6. Built-in transactors
Completing an RTL design of the dedicated-circuit section enables precise simulations to be done in block units, but problems arise when cooperative simulation is performed. The processor in the virtual hardware does not have actual signal lines, so the RTL for the dedicated circuit section cannot be connected to the virtual hardware as it is.
Thus, we built transactors into the virtual hardware, as shown in Fig. 4. Transactors are composed of libraries provided by the existing simulation infrastructure . We used library functions to code the transactor to monitor accesses to the bus by the RTL of the dedicated circuits. When an access is detected, a function updates the register value at the appropriate address. Figure 4 shows a transactor connecting two simulators: the lower one simulates the dedicated circuits with cycle accuracy and the upper one simulates the software-equipped processor with fast TLM. The grey areas labeled TL (transaction level) mean that a TL connection is used when these areas are simulated. In the processor and bus in this area, when each part performs communications with the other part, the performance is set using a TL write. The TL connection enables communications to be performed with transaction between connected parts (models) and leads to high-speed simulation.

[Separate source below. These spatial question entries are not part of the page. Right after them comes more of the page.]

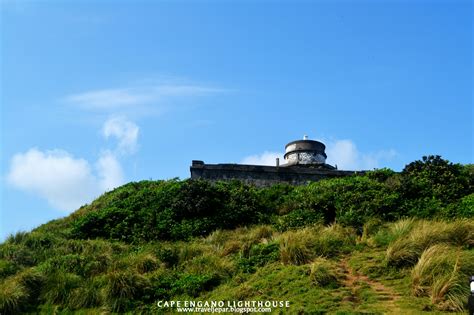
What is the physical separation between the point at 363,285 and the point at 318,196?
708 cm

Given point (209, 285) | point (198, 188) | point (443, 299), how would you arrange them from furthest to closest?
point (198, 188) → point (209, 285) → point (443, 299)

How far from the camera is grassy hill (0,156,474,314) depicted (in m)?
9.66

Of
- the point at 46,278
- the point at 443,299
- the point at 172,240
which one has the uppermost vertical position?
the point at 172,240

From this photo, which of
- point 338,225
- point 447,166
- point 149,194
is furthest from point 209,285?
point 447,166

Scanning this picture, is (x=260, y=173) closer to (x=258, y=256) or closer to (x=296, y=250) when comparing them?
(x=258, y=256)

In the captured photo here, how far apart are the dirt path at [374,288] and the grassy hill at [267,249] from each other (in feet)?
0.07

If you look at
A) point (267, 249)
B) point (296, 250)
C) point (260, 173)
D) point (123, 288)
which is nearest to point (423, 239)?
A: point (296, 250)

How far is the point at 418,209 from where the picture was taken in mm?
15289

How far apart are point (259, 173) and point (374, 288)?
1259 cm

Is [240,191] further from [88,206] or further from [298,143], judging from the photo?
[298,143]

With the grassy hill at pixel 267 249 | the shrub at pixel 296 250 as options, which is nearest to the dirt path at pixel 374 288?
the grassy hill at pixel 267 249

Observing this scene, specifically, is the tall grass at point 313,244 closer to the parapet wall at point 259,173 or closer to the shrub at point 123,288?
the shrub at point 123,288

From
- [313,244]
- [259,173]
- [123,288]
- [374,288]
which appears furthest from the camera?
[259,173]

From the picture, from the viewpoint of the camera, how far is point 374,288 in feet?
32.1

On the other hand, the area of dedicated circuits is written to enable simulation with more detailed cycle accuracy. There is no way to connect directly between an area that uses TL connection when simulated and another area simulated with cycle accuracy because the input/output signal formats are completely different. That is why a transactor plays the role of a mutual conversion function for the two communication methods.
With the earlier approach, we built a prototype board, reproduced the RTL on a field-programmable gate array (FPGA), and loaded the software onto the processor to evaluate the whole system. The data for writing the FPGA was created using computer-aided design, and this also required several weeks of preparatory work. In comparison, using the new method, the design for this project required only five person-days of preparation before evaluation was started. The method cannot replace all of the testing done with a prototype board, such as realtime signal processing, but final testing can be started several weeks earlier; the saved time is the time that would have been required to prepare the data for rewriting the board.
7. Cooperative design technology in the future
In this article, we introduced an example of applying cooperative design methods to the design of an SoC for optical access. Through this example, we showed that system-level cooperative simulation, at a level of precision appropriate and relevant for design stages as they progress, is possible for the dedicated circuit components, from top-level design to the final processes.
In the future, it will become more important to do multistage cooperative simulation, from the beginning and in accordance with the design stages, when designing SoCs. The future possibilities enabled by this sort of design methodology are not limited to SoCs. Large-scale systems of even more complexity will fall into the scope of this research and we are taking on this new challenge.